- _Document segment_
════

These are chat archives for atomix/atomix

25th
Jul 2018
Jordan Halterman
@kuujo
Jul 25 2018 00:19
I’m home now

I’ve been working on https://github.com/atomix/atomix-test. I still need to document it, but it’s pretty fun to play with.

Set up a 3 node cluster with a consensus configuration:

atomix-test cluster foo setup consensus -n 3

Add a stateless node to the cluster

atomix-test cluster foo add-node client

Tear down the cluster

atomix-test cluster foo teardown

The script can take any configuration file and will set up a Docker network/nodes to form a cluster. It also can be used to mess with the cluster - kill nodes and cause partitions and what not.

════

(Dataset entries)
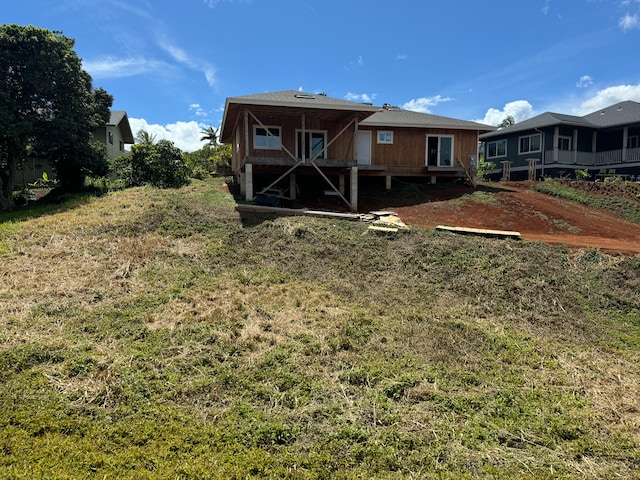 rear view of house featuring a yard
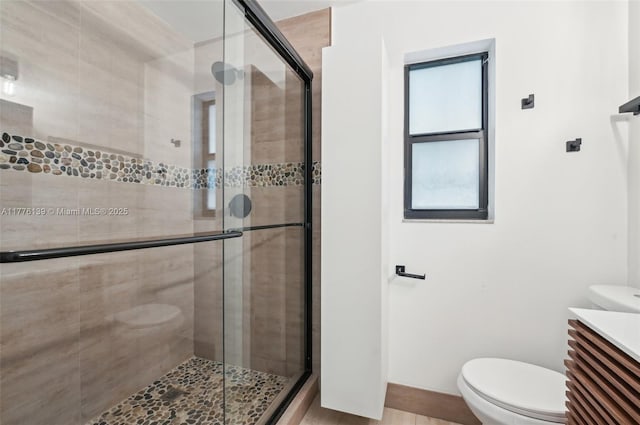 400 Valencia Ave Unit 2, Coral Gables, FL 33134 - bathroom with toilet, a stall shower, and vanity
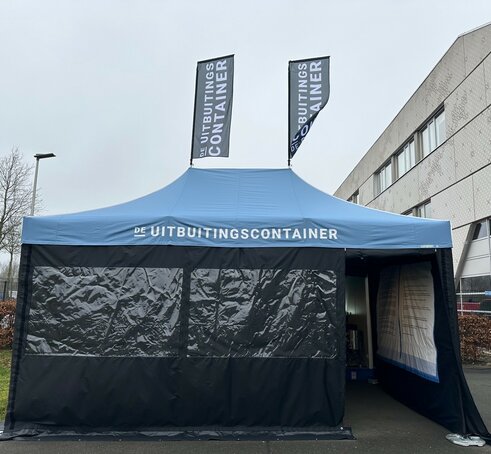 Si vede un gazebo pieghevole blu di 6x4 metri. Ha due grandi finestre sul davanti e una porta attraverso la quale si può vedere l'interno del gazebo. Si può notare che il gazebo è stampato all'interno della parete laterale destra. Ha anche due bandiere sul tetto. Sul tetto e su entrambe le bandiere è visibile un logo bianco.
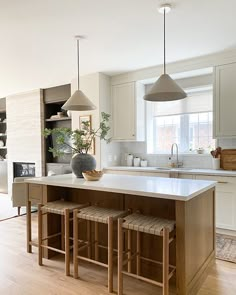 a kitchen island with stools in front of it next to an open floor plan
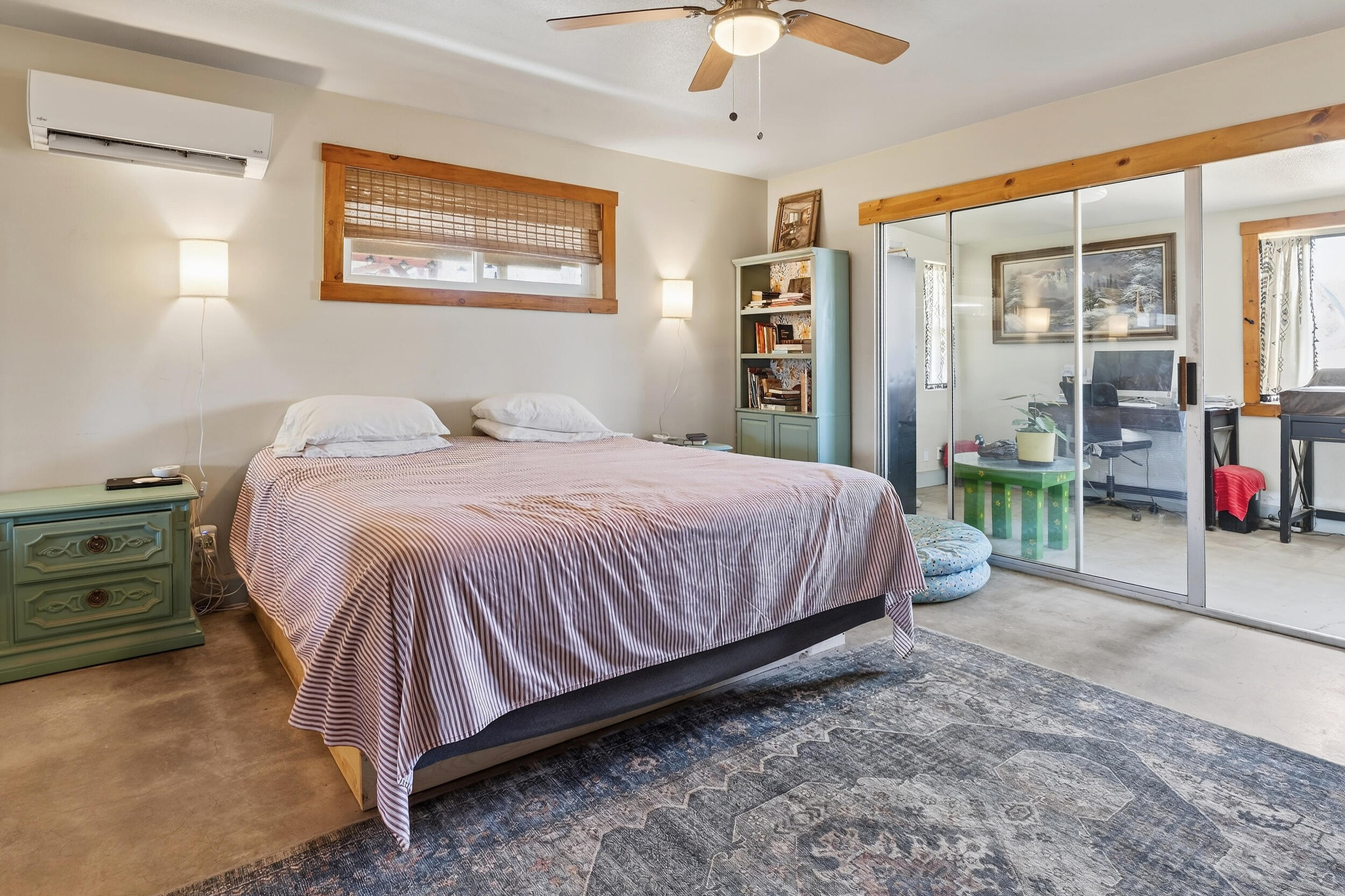1588 Old Woman Springs Road Yucca Valley, CA 92284 - Photo 25 of 37 a bedroom with a bed and a chandelier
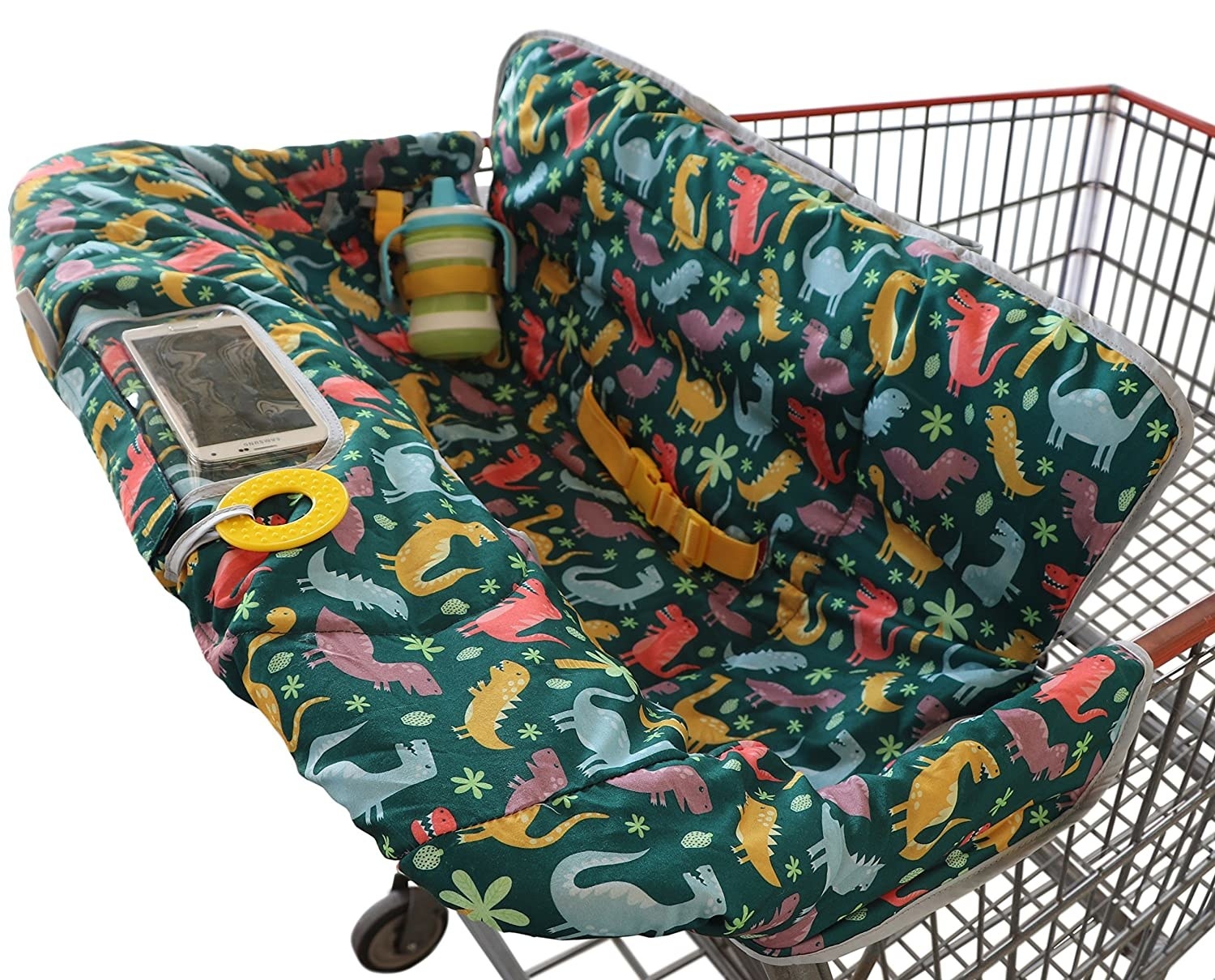 the shopping cart cover with dinosaurs on it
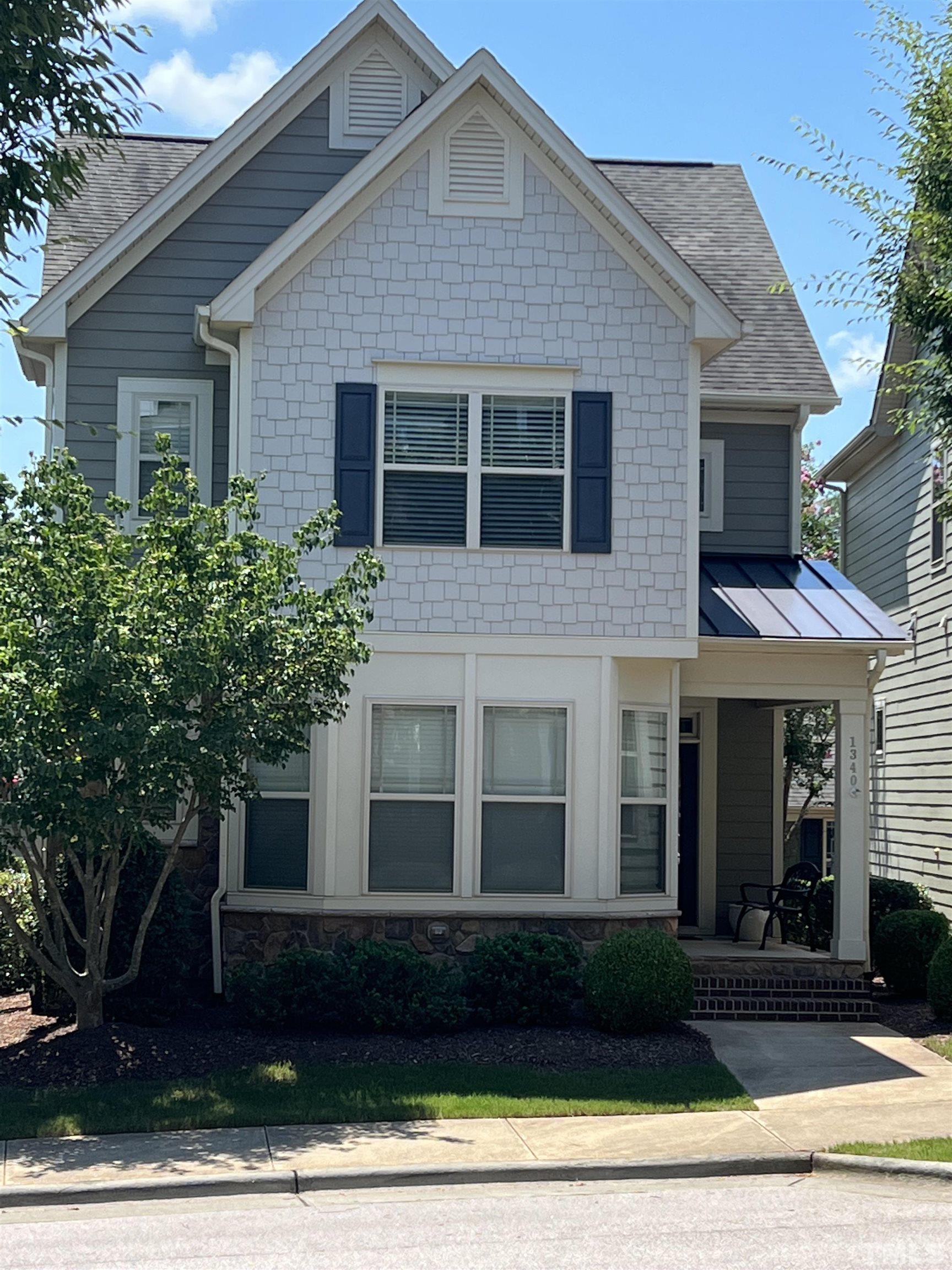 1340 Rodessa Run Raleigh, NC 27607 - Photo 3 of 28 a front view of a house with a yard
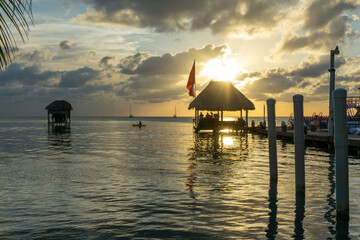 Ocean hut above water under a gold sunset with reflective shinny water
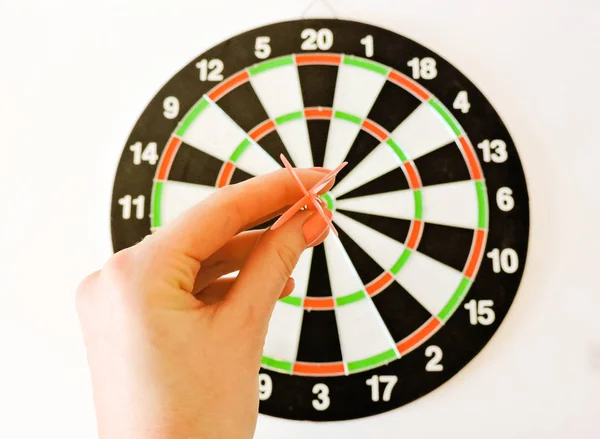 . Success hitting target aim goal achievement concept background.Darts and dart board.Close up shot of the dart arrow.Marketing concept. Dartboard.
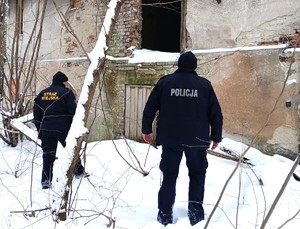 policjant i strażnik miejski przy pustostanie, sprawdzają, zima, dzień, snieg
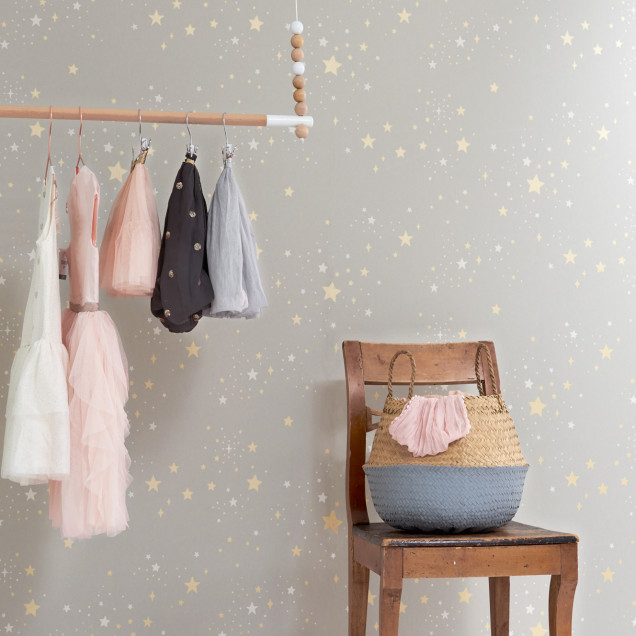 Tapet Twinkle Mud Grey, cu stelute aurii si albe pe un fond gri deschis.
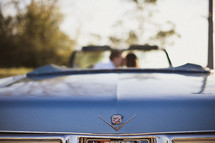 A couple kisses while sitting in a blue cadillac convertible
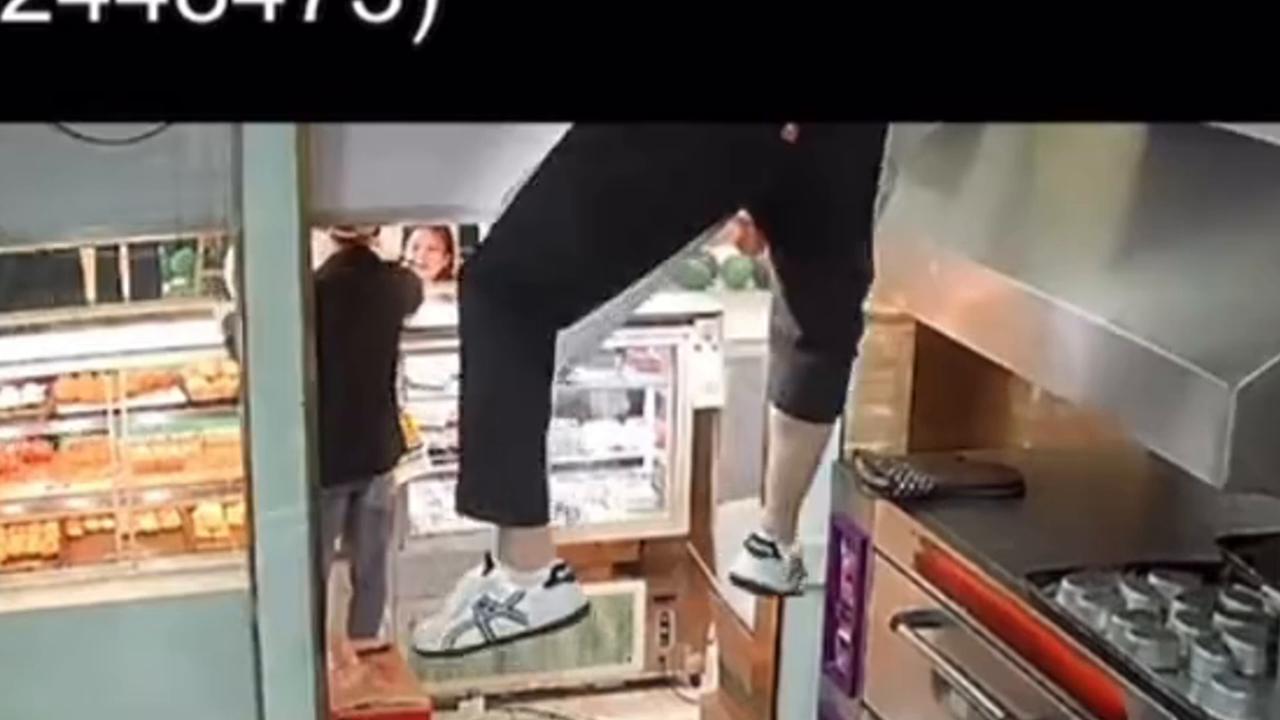Video thumbnail for China: Chinese bakery worker plummets through ceiling in front of stunned customers.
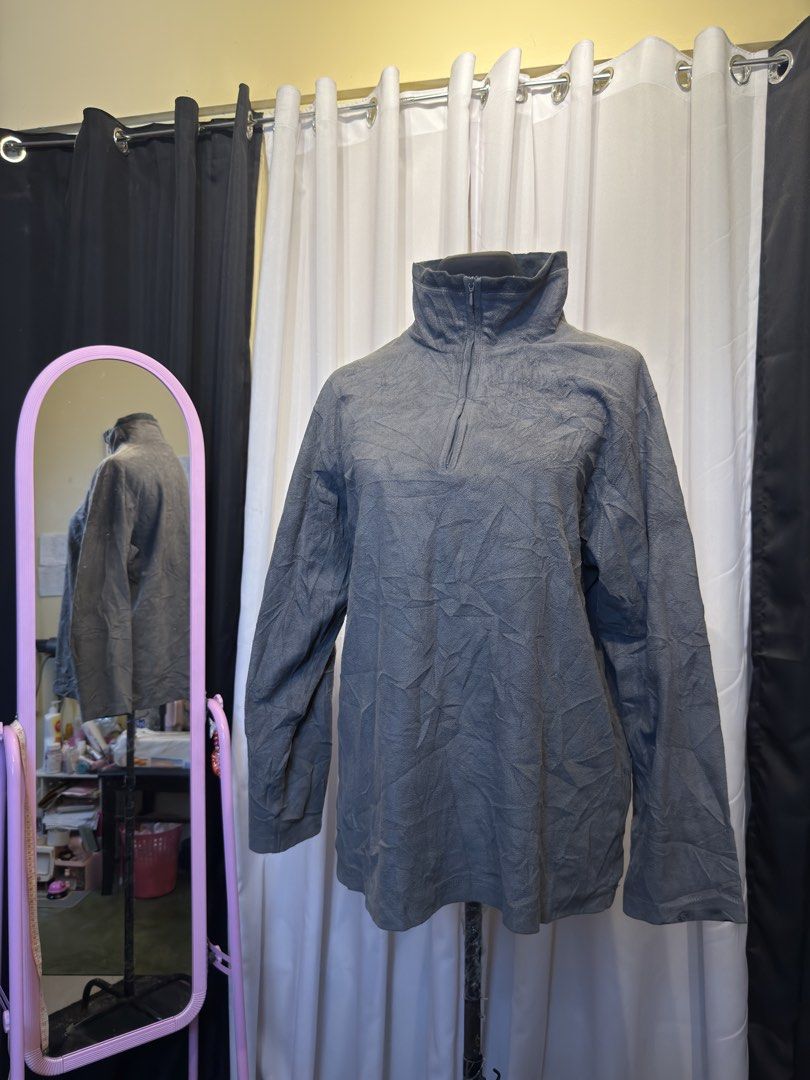 Grey Fleece Pullover with Zipper Neck (Category: Coats, Jackets and Outerwear) located in Pulilan. Submitted by _sevegn (Listing ID 1462305202, Image 1). Description: - Grey long-sleeved fleece pullover - Textured fabric - Quarter-zip neckline for adjustable warmth - Ideal for layering or standalone wear - Comfortable and casual style - Perfect for cooler weather.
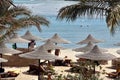 Tourists are resting on the beach of the Red Sea. Tourists back to egypt resorts Royalty Free Stock Photo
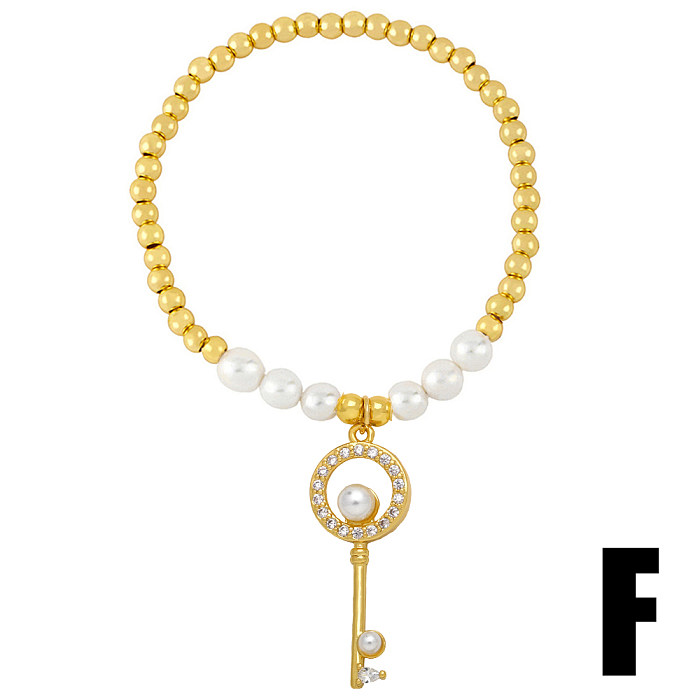 Estilo barroco formato de coração arco nó chave cobre banhado a ouro pérolas artificiais pulseiras de zircônia 1 peça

════

Could you continue the Atomix chat archive after its last message? These rows are separate material, unrelated to the Atomix chat archive.

- _Exercise result_
toni
@digevil
Jul 25 2018 02:29
hello, i'm new to atomix, and i tried to build atomix document tree in a 1 node raft cluster but fail to get it after build
toni
@digevil
Jul 25 2018 03:18
i am using rc3 btw
toni
@digevil
Jul 25 2018 05:58

java.util.concurrent.CompletionException: io.atomix.primitive.PrimitiveException$Unavailable: Failed to reach consensus

at java.util.concurrent.CompletableFuture.encodeThrowable(CompletableFuture.java:292)
at java.util.concurrent.CompletableFuture.completeThrowable(CompletableFuture.java:308)
at java.util.concurrent.CompletableFuture.uniWhenComplete(CompletableFuture.java:769)
at java.util.concurrent.CompletableFuture$UniWhenComplete.tryFire(CompletableFuture.java:736)
at java.util.concurrent.CompletableFuture.postComplete(CompletableFuture.java:474)
at java.util.concurrent.CompletableFuture.postFire(CompletableFuture.java:561)
at java.util.concurrent.CompletableFuture$UniCompose.tryFire(CompletableFuture.java:929)
at java.util.concurrent.CompletableFuture$Completion.run(CompletableFuture.java:442)
at java.util.concurrent.Executors$RunnableAdapter.call(Executors.java:511)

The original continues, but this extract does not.